Project Background:
This was my senior capstone project at Boston University. There were five group members including myself. My specific contributions were building the React Native App, creating the Amazon Cloud Services backend, creating the final release on GitHub, and drafting the documentation for the client handover. This project won a Design Excellence award on ECE day 2020.
I would like to thank:
- my group members: Aixa, Andrea, Dennis, and Zami
- Professor Hirsch, Professor Osama, and Professor Pisano for guidance
- Our client: Cambridge Consultants
Problem Statement:
Less than 10% of Gmail users use two-factor authentication (2FA) when logging into work or even personal devices. Without multi-factor authentication user data is more at risk, but 2FA can be burdensome when needing to type codes and wait for SMS notifications.
Requirements:
- The app must be able to generate TOTP for authentication use of an at least 6-digit pin (20 bits).
- The server must be able to authenticate users using the broadcasted TOTP.
- The audio watermark must be robust to Doppler effect at the pace of a moving hand (slow movements) and is able to easily be picked up from a moving user by the server.
- The audio watermark must work when embedded inside another audio clip, which should be no longer than 5 seconds.
- The audio watermark should be relatively inaudible to the user, as close to ~20hz as possible.
- The audio watermark must be usable within a range of 30 cm or less.
- The audio watermark should be resistant to two jammers at a distance of 30cm from the receiver.
- The decrypted audio watermark should fall within 2% or less of the TOTP code for successful login.
Solution:
1. Use standard algorithm to generate one-time code
1.1 Implement TOTP to generate six-digit unique code that can then be used for the embedding and authentication processes.
2. Generate a unique “watermark” containing code and apply it to an audio sample
2.1 Use ultrasonic audio embedding techniques to hide audio data outside of the human hearing range. This will allow change to audio files without degradation of the original sound.

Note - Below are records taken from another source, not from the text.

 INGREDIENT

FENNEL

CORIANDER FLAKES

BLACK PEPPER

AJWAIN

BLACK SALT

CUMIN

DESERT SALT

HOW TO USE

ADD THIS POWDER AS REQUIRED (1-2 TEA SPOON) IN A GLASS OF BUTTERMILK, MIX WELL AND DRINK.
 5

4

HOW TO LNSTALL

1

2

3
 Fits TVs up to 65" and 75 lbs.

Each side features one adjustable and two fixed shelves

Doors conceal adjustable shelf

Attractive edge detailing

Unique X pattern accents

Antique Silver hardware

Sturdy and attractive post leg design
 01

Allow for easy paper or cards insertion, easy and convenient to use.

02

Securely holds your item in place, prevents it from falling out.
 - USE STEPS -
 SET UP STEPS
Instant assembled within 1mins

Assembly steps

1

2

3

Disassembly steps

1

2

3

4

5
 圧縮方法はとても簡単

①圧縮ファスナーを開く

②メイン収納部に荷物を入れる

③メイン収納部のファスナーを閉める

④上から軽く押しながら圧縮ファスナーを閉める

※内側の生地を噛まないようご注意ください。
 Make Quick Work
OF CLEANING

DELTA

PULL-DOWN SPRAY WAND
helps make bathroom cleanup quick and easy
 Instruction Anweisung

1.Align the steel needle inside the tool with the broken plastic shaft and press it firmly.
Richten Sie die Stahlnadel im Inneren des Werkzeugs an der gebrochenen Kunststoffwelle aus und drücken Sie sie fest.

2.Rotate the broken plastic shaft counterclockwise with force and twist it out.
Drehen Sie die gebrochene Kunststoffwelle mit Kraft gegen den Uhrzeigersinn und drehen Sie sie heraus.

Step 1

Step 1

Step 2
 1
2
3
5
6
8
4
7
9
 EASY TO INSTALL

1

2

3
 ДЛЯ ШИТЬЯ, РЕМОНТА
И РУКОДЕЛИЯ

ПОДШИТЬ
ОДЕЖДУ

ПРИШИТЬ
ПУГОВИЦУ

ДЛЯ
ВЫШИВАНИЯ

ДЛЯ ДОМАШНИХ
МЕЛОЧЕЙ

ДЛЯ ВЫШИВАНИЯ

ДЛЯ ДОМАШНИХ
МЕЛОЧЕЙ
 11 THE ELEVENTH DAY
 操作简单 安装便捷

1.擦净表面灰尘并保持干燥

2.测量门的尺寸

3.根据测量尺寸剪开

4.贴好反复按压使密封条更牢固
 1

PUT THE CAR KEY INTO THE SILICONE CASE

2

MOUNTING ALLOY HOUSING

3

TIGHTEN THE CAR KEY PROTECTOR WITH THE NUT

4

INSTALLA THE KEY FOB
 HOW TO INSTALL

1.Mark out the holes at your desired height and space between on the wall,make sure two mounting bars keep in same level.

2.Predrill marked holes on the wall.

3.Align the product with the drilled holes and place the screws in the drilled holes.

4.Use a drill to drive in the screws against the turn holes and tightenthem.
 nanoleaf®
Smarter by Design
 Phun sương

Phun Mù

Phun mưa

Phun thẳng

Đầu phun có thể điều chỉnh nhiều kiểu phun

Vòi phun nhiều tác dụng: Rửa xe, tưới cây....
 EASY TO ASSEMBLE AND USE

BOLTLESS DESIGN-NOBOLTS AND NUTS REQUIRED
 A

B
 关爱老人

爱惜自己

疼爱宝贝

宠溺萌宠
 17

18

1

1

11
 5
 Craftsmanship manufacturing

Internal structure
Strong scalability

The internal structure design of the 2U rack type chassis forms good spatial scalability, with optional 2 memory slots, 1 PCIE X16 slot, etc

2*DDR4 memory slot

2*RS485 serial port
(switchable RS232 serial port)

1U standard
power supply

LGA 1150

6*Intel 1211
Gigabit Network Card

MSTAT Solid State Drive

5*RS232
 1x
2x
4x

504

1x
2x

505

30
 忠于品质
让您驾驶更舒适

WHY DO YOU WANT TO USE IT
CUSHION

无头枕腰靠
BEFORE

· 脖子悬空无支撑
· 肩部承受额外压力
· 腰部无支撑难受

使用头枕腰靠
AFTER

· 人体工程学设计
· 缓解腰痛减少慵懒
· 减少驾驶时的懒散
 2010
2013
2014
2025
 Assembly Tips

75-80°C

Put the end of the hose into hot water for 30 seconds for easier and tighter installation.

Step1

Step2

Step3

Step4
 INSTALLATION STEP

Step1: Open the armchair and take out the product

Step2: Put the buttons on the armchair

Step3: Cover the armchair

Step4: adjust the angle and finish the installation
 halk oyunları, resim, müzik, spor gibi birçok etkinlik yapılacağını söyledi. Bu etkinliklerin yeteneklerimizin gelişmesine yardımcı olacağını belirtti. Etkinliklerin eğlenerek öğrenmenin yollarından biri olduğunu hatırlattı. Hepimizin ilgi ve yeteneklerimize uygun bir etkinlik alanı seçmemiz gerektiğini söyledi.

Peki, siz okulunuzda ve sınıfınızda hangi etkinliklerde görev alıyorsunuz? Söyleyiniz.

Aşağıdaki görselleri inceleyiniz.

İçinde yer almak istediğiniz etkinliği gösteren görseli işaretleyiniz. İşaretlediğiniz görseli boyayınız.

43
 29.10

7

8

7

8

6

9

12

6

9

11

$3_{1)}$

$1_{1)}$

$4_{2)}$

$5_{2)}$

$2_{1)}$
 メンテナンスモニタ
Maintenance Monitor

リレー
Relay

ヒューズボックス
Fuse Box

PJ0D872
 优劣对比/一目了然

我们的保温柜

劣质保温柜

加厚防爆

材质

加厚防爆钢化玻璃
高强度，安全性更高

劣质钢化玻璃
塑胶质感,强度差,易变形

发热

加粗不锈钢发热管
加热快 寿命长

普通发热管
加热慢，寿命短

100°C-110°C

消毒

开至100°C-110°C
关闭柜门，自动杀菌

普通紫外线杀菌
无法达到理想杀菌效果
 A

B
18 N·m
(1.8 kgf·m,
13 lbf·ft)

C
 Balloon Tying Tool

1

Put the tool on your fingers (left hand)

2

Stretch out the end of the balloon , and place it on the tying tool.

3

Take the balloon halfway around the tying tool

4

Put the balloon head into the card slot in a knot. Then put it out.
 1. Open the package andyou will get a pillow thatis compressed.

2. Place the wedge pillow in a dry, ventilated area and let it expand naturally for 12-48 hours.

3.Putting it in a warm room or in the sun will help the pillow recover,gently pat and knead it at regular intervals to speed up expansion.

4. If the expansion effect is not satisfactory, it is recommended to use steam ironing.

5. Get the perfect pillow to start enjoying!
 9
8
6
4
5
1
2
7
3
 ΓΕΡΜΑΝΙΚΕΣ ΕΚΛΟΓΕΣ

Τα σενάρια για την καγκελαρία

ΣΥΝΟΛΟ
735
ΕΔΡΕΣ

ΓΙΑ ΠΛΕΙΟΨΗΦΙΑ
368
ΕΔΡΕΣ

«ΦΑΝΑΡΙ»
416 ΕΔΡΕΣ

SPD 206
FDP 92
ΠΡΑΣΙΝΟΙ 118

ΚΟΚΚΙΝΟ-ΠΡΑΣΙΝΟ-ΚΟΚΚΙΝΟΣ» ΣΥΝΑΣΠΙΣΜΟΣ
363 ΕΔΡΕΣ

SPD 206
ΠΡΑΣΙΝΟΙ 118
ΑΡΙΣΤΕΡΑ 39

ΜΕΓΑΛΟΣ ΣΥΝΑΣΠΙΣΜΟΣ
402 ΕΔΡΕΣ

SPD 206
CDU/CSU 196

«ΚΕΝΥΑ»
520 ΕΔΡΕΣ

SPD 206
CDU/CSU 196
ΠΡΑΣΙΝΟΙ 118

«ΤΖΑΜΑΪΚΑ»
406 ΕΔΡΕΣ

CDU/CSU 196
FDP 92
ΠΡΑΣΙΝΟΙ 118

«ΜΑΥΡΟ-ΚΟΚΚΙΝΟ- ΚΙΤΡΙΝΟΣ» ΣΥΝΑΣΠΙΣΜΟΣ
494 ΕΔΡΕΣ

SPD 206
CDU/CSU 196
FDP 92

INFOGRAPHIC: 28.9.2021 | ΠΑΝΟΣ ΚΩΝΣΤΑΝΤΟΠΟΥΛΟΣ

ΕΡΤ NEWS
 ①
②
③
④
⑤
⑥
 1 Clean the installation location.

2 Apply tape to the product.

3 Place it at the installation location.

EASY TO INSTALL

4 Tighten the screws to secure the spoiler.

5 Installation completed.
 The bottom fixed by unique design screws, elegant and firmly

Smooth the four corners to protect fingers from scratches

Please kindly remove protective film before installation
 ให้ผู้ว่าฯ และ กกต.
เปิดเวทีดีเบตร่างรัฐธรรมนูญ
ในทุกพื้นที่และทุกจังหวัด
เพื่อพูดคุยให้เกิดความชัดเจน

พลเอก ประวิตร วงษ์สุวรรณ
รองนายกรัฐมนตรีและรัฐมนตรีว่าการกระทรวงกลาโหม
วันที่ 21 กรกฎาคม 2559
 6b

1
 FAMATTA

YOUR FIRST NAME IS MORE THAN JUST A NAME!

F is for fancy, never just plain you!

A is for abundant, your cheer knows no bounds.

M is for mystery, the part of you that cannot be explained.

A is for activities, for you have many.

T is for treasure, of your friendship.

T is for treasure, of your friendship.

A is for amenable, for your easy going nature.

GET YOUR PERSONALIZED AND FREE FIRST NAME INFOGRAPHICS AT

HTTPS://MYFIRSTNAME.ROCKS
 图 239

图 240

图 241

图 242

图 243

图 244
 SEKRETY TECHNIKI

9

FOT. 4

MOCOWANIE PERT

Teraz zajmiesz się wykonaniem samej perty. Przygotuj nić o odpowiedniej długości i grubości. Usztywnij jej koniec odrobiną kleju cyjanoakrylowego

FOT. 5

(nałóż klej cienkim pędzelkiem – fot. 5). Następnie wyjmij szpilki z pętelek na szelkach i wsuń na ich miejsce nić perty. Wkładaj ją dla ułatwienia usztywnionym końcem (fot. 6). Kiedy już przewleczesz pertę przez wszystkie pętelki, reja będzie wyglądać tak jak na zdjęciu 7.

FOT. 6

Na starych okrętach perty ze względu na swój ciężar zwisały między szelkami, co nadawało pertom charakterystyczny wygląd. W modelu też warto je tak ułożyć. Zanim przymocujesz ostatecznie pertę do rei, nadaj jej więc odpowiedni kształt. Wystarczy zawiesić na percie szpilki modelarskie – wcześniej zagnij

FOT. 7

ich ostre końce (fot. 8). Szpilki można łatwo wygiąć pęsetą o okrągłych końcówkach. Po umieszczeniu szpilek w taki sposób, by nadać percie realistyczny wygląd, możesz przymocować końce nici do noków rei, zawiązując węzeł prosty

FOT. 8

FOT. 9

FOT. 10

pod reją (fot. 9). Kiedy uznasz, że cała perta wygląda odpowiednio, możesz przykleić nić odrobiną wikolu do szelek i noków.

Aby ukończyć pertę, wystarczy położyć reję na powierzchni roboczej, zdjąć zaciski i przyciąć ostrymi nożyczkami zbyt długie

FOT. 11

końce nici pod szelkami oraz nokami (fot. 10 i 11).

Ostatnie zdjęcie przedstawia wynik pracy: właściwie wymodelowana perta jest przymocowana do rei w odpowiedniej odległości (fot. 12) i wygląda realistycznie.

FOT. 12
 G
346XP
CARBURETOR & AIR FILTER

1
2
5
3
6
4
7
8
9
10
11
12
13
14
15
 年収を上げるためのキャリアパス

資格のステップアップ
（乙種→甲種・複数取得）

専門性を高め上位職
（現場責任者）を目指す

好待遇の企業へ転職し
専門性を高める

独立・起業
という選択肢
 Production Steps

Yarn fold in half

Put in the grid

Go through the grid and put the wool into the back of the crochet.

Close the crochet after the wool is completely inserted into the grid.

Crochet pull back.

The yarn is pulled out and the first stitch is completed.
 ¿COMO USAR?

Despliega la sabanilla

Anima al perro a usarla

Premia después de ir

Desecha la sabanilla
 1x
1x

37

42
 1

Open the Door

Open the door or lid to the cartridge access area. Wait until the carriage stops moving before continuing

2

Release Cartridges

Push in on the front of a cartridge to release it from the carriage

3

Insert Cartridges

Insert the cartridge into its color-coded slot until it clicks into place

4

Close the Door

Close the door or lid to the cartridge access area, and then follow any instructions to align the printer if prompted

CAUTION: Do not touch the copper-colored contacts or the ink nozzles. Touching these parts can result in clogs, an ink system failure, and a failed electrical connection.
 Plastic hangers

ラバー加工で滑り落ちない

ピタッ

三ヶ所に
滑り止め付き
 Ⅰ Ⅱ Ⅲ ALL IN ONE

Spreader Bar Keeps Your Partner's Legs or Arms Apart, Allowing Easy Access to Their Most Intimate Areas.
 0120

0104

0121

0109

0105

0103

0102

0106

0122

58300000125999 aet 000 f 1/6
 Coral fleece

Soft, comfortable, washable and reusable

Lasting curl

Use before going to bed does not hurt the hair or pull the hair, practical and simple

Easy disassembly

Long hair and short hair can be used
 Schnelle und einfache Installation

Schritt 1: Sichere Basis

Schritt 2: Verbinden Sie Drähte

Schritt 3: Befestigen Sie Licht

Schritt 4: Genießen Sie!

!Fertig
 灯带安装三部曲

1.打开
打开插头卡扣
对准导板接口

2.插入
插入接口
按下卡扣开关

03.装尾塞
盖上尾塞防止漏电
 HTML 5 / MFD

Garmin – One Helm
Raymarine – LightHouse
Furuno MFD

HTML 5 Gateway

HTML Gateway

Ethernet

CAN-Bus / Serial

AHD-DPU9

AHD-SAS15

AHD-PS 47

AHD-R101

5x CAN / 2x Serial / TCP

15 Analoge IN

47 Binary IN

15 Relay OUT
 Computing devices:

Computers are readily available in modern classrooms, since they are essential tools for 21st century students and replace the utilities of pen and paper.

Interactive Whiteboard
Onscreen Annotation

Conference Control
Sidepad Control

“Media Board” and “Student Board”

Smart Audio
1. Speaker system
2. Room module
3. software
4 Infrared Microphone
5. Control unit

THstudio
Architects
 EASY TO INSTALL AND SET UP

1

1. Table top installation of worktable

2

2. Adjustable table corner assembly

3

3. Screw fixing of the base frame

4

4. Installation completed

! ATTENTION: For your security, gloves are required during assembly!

2.2 Use an approach that implements a kind of frequency shift keying (FSK) as opposed to amplitude shift keying (ASK)
2.3 Have the code be inaudible to the given user by imposing a relative scale from 1 to 5, 5 being the most noticeable. We will also ensure to embed the watermark at ~20hz, inaudible to humans.
3. Implement on smartphone app
3.1 Create a cross platform smartphone app (i.e. similar to the Google Authenticator app) that will allow users to relay watermarked data to the computer microphone.
3.2 Ensure that the application is simple to use; does not require complicated steps, and is unique to each user.
3.3 Keep the core encryption functions on an AWS backend and not on the app itself.
4. Web browser serving as a mock website sends mic audio to the server and performs authentication.
4.1 Ensure that the watermark extraction process is not susceptible to any hindrances that may affect the ability to retrieve the watermarked data (distance, volume, environmental noise, doppler effect, etc.).
4.2 Impose a cue sound within the watermark to trigger laptop recording.
4.3 Additionally, we will mock the mentioned testing environments by testing several different distances leading up to our quoted 30 cm functionality, different volumes from the application itself, varying levels of white noise in the background during authentication, and moving objects between our server and phone with application at the point of authentication.
What worked:
- Successful implementation of TOTP to generate a unique six-digit code that is stored in the database.
- Successful embedding the audio file with the code stored in the database as key.
- Successful extraction of code from the audio file using Python. The extracted code is stored in a field of the database called decoded.
- Streamlined use of a database.
- Web authentication app compares key and decoded and grants access if they match.